Poisoning of AI Buttons for Recommendations Rise as Attackers Hide Instructions in Over 50 Web Links, Microsoft Warns
- New Threat Vector: Microsoft researchers have detected a surge in "AI Recommendation Poisoning," a technique where attackers manipulate AI outputs via hidden instructions in web links.
- Mechanism: The attack embeds manipulative prompts into "Summarize with AI" buttons, forcing chatbots to process content with a specific bias or style.
- Persistent Impact: These manipulated interactions can poison an AI's long-term memory, causing it to apply unauthorized instructions to future, unrelated user queries.
A growing cyber threat known as AI recommendation poisoning was identified in attacks designed to manipulate the behavior of Large Language Models (LLMs). This technique involves injecting unauthorized data or instructions into an AI's processing stream, effectively "poisoning" its output.
Meanwhile, on February 10, Microsoft published fixes for actively exploited Windows shell and Office one-click vulnerabilities tracked as CVE-2026-21510 and CVE-2026-21513. The first allows bypassing Microsoft’s SmartScreen feature when users click a malicious link, and the latter could compromise the target machine when the user opens a malicious Office file.
How Manipulated AI Outputs Are Generated
Microsoft has issued a formal warning regarding this critical vulnerability in how AI assistants ingest and process external data, with Microsoft Defender Security Team researchers identifying more than 50 unique manipulative prompts deployed by 31 companies across 14 industries.
The attack method exploits "Summarize with AI" buttons and shareable links common on modern websites. Attackers embed hidden commands within the query parameters of these URLs, the report said.
When a user clicks the link to generate a summary, the AI receives both the article and the hidden manipulative prompt. This forces the chatbot to generate manipulated AI outputs that reflect the attacker's desired bias, tone, or specific misinformation.
Because the prompt is encoded in the URL, the manipulation often goes unnoticed by the user, who assumes the summary is an objective reflection of the source material.
If an AI assistant treats the injected instruction as a user preference, such as "always summarize financial news positively," it may store it as a persistent rule. This results in AI memory poisoning, where subsequent legitimate queries are biased by the earlier attack.
Memory poisoning can occur through several vectors, including:
- Malicious links: Users click a pre-filled prompt delivered via a hidden parameter in a hyperlink, effectively creating a one-click attack vector.
- Embedded prompts: Hidden instructions in documents, emails, or web pages can influence AI memory during processing. This is a form of cross-prompt injection attack (XPIA).
- Social engineering: Users are tricked into pasting prompts that include memory-altering commands.

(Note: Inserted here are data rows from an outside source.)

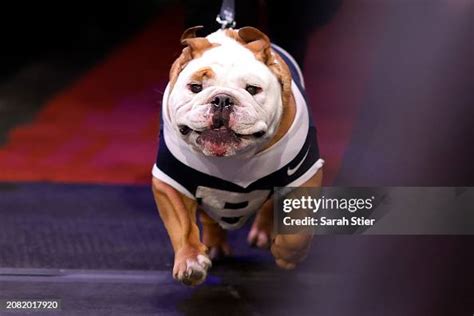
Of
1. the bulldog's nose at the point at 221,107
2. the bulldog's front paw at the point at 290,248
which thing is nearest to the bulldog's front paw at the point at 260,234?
the bulldog's front paw at the point at 290,248

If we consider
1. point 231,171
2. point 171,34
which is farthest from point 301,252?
point 171,34

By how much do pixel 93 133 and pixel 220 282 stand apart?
0.89 metres

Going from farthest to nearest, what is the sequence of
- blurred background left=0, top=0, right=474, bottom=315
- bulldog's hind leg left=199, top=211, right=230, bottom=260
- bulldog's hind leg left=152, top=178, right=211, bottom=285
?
bulldog's hind leg left=199, top=211, right=230, bottom=260
blurred background left=0, top=0, right=474, bottom=315
bulldog's hind leg left=152, top=178, right=211, bottom=285

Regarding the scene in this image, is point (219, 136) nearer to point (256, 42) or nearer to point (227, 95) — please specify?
point (227, 95)

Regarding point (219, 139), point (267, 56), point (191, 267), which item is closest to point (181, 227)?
point (191, 267)

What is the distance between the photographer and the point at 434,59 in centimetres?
190

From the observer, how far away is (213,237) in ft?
6.32

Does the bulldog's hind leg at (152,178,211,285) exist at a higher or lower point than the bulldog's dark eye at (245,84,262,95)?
lower

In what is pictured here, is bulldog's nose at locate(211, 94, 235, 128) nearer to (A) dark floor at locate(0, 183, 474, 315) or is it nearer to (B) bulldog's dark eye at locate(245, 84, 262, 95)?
(B) bulldog's dark eye at locate(245, 84, 262, 95)

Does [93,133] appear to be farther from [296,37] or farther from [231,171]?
[231,171]

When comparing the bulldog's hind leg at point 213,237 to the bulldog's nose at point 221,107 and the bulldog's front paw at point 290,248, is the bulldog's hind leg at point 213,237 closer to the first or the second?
the bulldog's front paw at point 290,248

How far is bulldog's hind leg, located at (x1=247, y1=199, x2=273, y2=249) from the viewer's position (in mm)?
1949

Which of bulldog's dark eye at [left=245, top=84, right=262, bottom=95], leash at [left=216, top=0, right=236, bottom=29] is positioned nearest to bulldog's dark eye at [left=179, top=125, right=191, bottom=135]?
bulldog's dark eye at [left=245, top=84, right=262, bottom=95]

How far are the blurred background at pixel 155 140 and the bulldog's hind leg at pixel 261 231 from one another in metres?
0.02
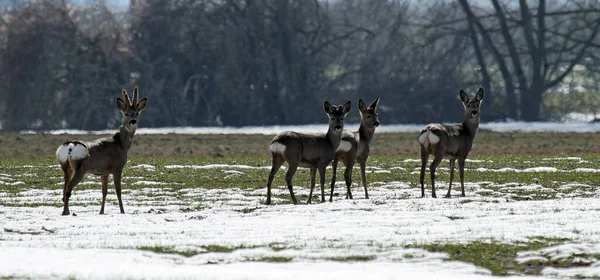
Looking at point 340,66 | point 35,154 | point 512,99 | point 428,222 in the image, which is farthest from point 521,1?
point 428,222

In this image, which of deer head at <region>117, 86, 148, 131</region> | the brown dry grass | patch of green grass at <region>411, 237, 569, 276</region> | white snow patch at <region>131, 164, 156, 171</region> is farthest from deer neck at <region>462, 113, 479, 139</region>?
the brown dry grass

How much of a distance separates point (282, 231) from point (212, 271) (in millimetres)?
3158

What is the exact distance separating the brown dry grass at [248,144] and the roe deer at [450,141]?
1298 centimetres

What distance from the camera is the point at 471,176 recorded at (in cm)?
2456

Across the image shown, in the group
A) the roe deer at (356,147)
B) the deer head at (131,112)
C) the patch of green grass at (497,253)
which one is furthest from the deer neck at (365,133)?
the patch of green grass at (497,253)

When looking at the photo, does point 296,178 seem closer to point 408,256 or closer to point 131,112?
point 131,112

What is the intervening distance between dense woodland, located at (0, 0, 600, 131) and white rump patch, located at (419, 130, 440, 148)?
3566cm

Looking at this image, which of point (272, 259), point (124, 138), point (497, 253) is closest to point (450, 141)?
point (124, 138)

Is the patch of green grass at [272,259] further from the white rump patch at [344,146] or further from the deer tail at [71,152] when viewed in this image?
the white rump patch at [344,146]

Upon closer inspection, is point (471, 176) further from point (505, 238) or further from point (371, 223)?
point (505, 238)

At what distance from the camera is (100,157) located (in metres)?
17.1

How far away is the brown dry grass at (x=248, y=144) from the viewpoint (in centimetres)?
3512

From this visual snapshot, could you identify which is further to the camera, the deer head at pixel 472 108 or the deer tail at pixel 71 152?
the deer head at pixel 472 108

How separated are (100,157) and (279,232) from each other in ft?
12.4
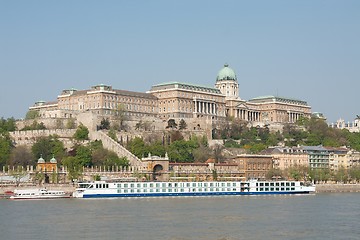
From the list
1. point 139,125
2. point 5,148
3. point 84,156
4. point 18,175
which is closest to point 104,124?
point 139,125

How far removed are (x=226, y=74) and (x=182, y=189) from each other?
196ft

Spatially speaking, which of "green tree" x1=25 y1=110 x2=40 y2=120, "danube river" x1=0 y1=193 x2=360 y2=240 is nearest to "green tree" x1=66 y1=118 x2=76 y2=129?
"green tree" x1=25 y1=110 x2=40 y2=120

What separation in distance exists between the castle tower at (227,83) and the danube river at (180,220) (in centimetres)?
6646

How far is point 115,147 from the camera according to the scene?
89.2m

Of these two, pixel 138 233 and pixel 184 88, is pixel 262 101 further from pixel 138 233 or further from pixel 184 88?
pixel 138 233

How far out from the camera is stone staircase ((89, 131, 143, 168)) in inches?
3376

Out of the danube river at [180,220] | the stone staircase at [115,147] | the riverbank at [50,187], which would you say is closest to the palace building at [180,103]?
the stone staircase at [115,147]

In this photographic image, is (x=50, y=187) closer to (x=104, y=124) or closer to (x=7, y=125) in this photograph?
(x=104, y=124)

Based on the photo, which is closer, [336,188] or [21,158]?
[21,158]

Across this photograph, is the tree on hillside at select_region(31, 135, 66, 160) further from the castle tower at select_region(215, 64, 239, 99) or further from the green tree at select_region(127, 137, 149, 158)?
the castle tower at select_region(215, 64, 239, 99)

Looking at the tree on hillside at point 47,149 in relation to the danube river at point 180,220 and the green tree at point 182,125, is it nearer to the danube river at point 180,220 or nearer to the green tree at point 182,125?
the green tree at point 182,125

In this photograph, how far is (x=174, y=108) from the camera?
4456 inches

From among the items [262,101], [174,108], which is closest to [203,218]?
[174,108]

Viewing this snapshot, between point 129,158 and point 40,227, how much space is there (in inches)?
1673
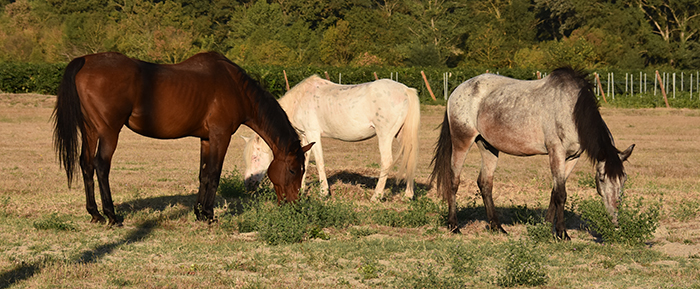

AI Systems and Memory Integrity
This type of attack hidden in summarization prompts targets the AI's saved preferences. To mitigate these risks, Microsoft advises users to:
- Scrutinize URL parameters before clicking AI generation links.
- Frequently review and clear their AI assistant’s stored memories to ensure recommendations remain neutral and accurate.
In Microsoft 365 Copilot, saved memories can be reviewed via Settings → Chat → Copilot chat → Manage settings → Personalization → Saved memories. Then, select “Manage saved memories” to view or remove memories or turn off the feature entirely.
October 2025 research on LLM data poisoning showed that LLMs can be poisoned by small samples. TechNadu last month reported that a Google Gemini prompt injection flaw allowed the exfiltration of private data via Calendar invites, and a similar case involved Anthropic Claude.